● Article

• • • • • • •

In fact, recent trends have gone in the opposite direction. In the past 20 years, roughly 75 colleges, most highly selective and wealthy, have adopted “no-loan” policies, offering students financial aid via grants or work-study positions rather than loans.
The Gates Millennium Scholars Program, which offers scholarships to low-income students of color who excelled academically in high school, also advises students not to take out loans, said Larry Griffith, senior vice president for programs and student services at the United Negro College Fund, which runs the program.
“We did not want our students to worry where dollars were coming from,” Griffith said. “Just like a student from a well-to-do household, by not having them work or worry about loans, the weights were off and they could perform to the best of their abilities,” he said.
“The idea that borrowing student loans provides skin in the game is common, but there is no evidence to support it,” said Jackie Bright, executive director of the National Scholarship Providers Association.
“I find it very strange for an organization that’s got money to burn to be encouraging students to take on debt,” said Eddy Conroy, a researcher at Temple University’s Hope Center for College, Community and Justice.
MHS officials said the loan policy is part of a longer history of requiring graduates to contribute to the cost of college. To support the loan requirement, which started with the graduating class of 2011, Scullin, the school’s spokesperson, pointed to a 2013 academic paper that found that college students who received any financial support from their parents had slightly lower GPAs than those who didn’t. Those findings, she said, “suggest that the students least likely to excel are those who receive essentially blank checks for college expenses.”
Laura Hamilton, the paper’s author and chair of the sociology department at University of California, Merced, called this a “pretty severe misreading” of her work. “The paper says nothing about debt motivating low-income students,” she said, echoing other experts’ concerns about the loan requirement. “I can’t see any scholarly basis for this policy.”
In interviews with 19 MHS alumni who started college after the school began requiring students to take out loans, nine said they had to pay off the loans themselves after dropping out for a variety of reasons: academic struggles, unexpected pregnancy, difficulty in adjusting to life on their own. Some were steadily paying the loans off, or had already finished. Others had stopped making payments altogether and were facing a cascade of financial consequences.
None said the debt had been an incentive to stay in school.
And although MHS officials said the school provides extensive training in financial literacy, many of the former students said they didn’t fully understand the consequences of failing to keep up with payments. Several were confused about how much in loans they had taken out or still owed. Only a few said they knew about repayment options for borrowers experiencing financial hardship; federal studies have repeatedly found that many eligible borrowers miss out on these protections.

• • • • • • •

● Entries drawn from a collection
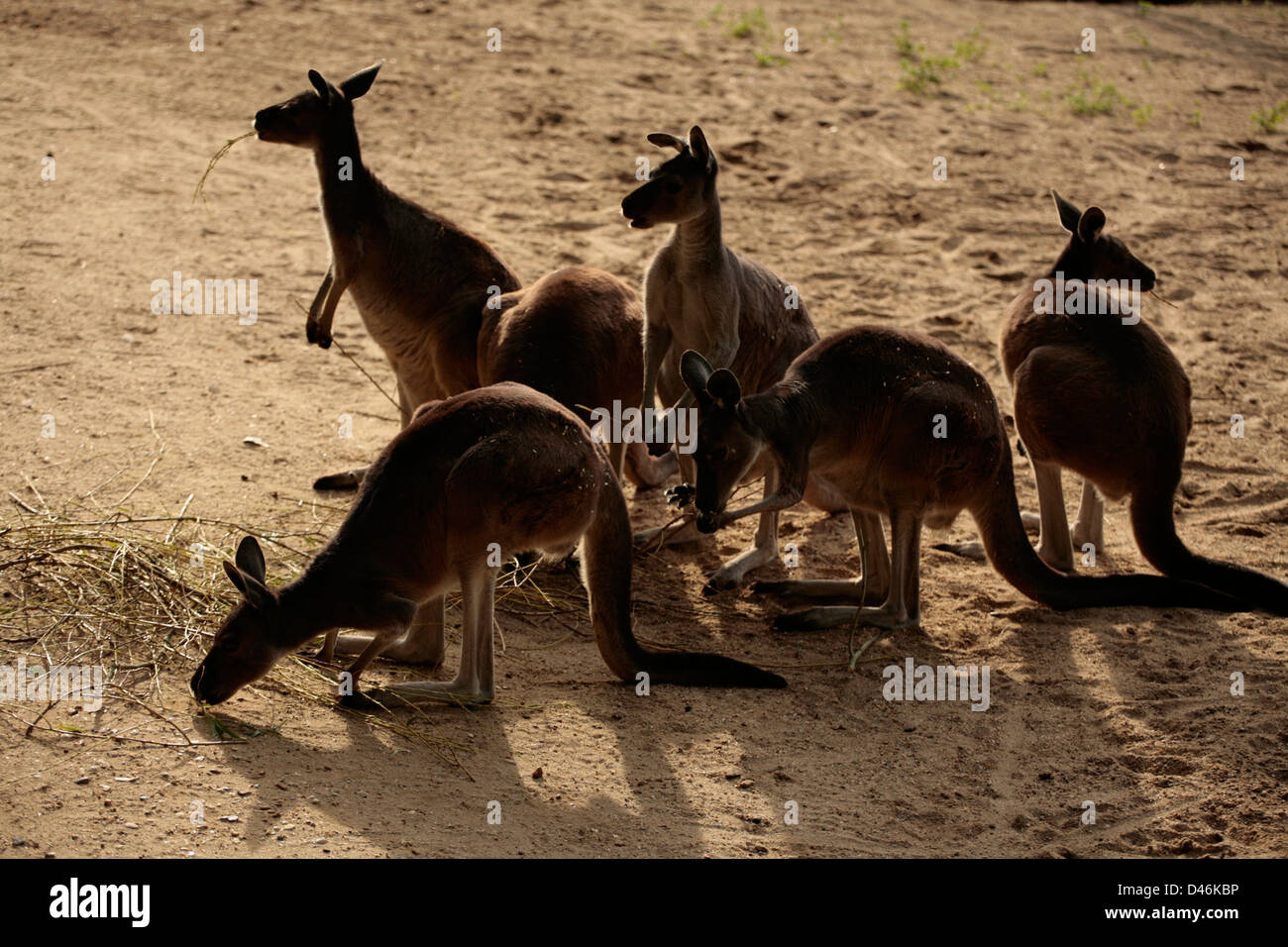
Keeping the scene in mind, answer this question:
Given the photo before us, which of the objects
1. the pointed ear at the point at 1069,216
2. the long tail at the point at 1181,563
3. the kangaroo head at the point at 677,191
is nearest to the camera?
Result: the long tail at the point at 1181,563

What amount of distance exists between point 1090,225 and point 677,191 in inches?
75.4

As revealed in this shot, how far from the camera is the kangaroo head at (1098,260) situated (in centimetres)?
620

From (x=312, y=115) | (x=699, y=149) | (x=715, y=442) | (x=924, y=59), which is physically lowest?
(x=715, y=442)

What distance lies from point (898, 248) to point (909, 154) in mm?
1681

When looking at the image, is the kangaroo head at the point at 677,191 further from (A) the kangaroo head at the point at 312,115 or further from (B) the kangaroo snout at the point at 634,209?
(A) the kangaroo head at the point at 312,115

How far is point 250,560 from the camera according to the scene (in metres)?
4.44

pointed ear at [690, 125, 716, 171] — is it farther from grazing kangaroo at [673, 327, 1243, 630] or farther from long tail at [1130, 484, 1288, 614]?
long tail at [1130, 484, 1288, 614]

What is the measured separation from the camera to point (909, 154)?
10180 millimetres

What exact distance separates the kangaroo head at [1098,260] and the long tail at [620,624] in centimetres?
272

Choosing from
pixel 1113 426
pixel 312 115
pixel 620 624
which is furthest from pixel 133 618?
pixel 1113 426

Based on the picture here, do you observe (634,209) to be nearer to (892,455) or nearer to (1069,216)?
(892,455)

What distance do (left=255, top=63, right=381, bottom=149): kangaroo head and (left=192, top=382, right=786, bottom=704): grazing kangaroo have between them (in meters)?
2.22

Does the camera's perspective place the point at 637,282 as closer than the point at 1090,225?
No

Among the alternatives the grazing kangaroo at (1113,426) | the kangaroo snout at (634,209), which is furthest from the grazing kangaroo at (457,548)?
the grazing kangaroo at (1113,426)
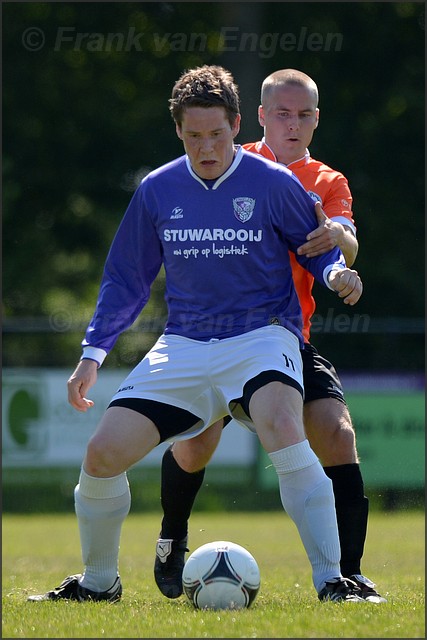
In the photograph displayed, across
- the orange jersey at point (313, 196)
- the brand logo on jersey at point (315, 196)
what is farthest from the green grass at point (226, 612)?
the brand logo on jersey at point (315, 196)

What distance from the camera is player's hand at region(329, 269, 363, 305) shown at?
15.4ft

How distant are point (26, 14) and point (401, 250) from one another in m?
7.98

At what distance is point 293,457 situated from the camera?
4500 mm

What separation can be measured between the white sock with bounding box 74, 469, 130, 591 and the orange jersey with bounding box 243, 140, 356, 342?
4.10 feet

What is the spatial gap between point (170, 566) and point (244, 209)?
6.01 feet

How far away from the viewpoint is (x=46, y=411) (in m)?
13.8

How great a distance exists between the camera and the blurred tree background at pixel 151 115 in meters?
18.5

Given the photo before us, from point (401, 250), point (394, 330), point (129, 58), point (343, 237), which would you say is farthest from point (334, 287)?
point (129, 58)

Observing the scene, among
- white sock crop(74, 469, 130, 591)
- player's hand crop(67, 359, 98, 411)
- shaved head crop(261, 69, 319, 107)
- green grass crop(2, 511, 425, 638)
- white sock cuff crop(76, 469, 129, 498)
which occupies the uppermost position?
shaved head crop(261, 69, 319, 107)

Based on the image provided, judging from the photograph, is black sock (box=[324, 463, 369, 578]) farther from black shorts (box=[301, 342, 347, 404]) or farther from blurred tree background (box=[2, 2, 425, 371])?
blurred tree background (box=[2, 2, 425, 371])

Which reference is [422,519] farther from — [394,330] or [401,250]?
[401,250]

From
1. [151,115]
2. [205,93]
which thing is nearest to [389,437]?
[151,115]

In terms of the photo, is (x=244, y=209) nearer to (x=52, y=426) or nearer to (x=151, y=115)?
(x=52, y=426)

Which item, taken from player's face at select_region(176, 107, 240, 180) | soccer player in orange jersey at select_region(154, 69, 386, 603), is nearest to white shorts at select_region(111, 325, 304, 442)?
soccer player in orange jersey at select_region(154, 69, 386, 603)
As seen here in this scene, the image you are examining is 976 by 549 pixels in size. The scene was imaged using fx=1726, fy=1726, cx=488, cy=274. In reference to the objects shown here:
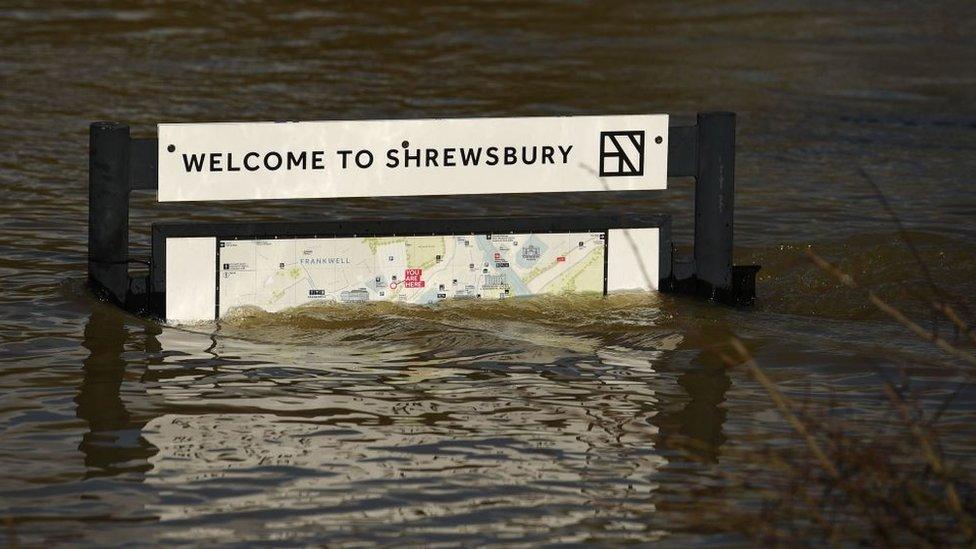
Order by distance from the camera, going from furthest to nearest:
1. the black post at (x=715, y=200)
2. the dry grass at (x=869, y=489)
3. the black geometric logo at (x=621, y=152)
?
the black post at (x=715, y=200), the black geometric logo at (x=621, y=152), the dry grass at (x=869, y=489)

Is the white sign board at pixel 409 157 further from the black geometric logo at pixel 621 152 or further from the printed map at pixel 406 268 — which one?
the printed map at pixel 406 268

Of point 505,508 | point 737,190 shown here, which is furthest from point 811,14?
point 505,508

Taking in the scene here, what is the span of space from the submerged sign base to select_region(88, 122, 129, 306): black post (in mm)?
186

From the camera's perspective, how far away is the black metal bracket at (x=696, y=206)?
8406 millimetres

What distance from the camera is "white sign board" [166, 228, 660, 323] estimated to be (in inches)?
340

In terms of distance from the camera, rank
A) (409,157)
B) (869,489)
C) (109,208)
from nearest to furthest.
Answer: (869,489)
(109,208)
(409,157)

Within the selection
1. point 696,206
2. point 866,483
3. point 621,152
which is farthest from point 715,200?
point 866,483

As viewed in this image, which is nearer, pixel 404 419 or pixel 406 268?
pixel 404 419

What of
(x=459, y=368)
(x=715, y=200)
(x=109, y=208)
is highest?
(x=715, y=200)

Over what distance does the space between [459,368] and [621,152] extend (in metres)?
1.53

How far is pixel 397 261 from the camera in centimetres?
888

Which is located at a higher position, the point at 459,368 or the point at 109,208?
the point at 109,208

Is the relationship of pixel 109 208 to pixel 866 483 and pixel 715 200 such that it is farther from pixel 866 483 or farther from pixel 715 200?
pixel 866 483

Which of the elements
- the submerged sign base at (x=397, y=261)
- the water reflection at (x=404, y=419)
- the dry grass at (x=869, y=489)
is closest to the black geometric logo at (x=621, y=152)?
the submerged sign base at (x=397, y=261)
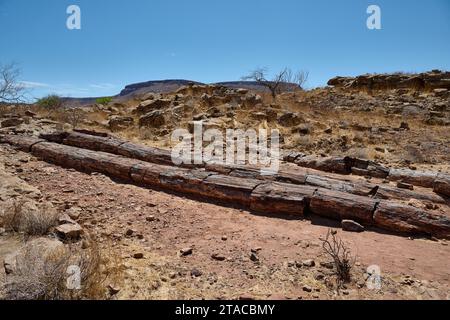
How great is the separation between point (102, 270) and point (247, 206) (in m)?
2.68

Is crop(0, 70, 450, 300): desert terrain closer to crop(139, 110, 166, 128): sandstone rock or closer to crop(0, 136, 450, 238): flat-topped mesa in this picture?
crop(0, 136, 450, 238): flat-topped mesa

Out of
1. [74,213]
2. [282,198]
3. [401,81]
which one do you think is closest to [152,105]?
[74,213]

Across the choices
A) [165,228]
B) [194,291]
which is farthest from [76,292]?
[165,228]

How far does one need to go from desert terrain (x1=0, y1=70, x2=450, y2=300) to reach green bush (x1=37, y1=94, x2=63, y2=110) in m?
6.53

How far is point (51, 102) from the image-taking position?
16531mm

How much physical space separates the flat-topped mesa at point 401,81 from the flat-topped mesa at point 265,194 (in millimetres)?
15594

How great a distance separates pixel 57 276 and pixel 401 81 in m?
20.3

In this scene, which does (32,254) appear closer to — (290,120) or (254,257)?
(254,257)

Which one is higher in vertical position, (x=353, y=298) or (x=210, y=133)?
(x=210, y=133)

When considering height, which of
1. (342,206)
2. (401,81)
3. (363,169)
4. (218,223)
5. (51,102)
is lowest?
(218,223)

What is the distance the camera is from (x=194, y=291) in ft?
10.1

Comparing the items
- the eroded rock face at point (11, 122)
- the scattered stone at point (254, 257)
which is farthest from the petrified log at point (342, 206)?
the eroded rock face at point (11, 122)
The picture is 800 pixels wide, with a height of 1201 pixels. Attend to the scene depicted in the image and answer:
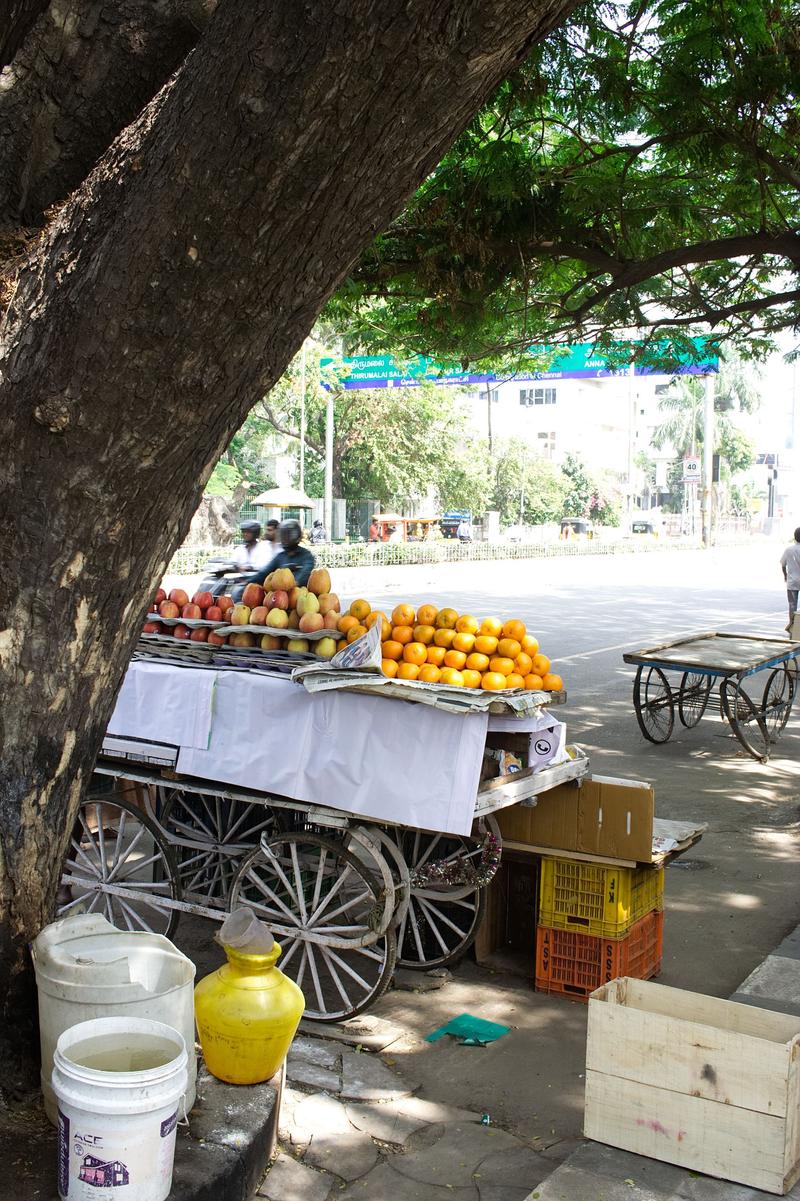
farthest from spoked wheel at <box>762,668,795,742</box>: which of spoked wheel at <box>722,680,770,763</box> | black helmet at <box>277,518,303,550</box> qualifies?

• • • • • • •

● Given instruction
Condense the paragraph of the article on the student loan requirement that begins "In interviews with 19 MHS alumni" into a short bulleted list, retaining its main facts. The records are separate material and form no part of the article.

● Response to the exercise
- The interviews covered 19 MHS alumni who started college after the school began requiring loans.
- Nine had to repay the loans themselves after dropping out. Their reasons included academic struggles, unexpected pregnancy and difficulty adjusting to life on their own.
- Some were steadily paying the loans off or had already finished.
- Others had stopped making payments entirely and faced a cascade of financial consequences.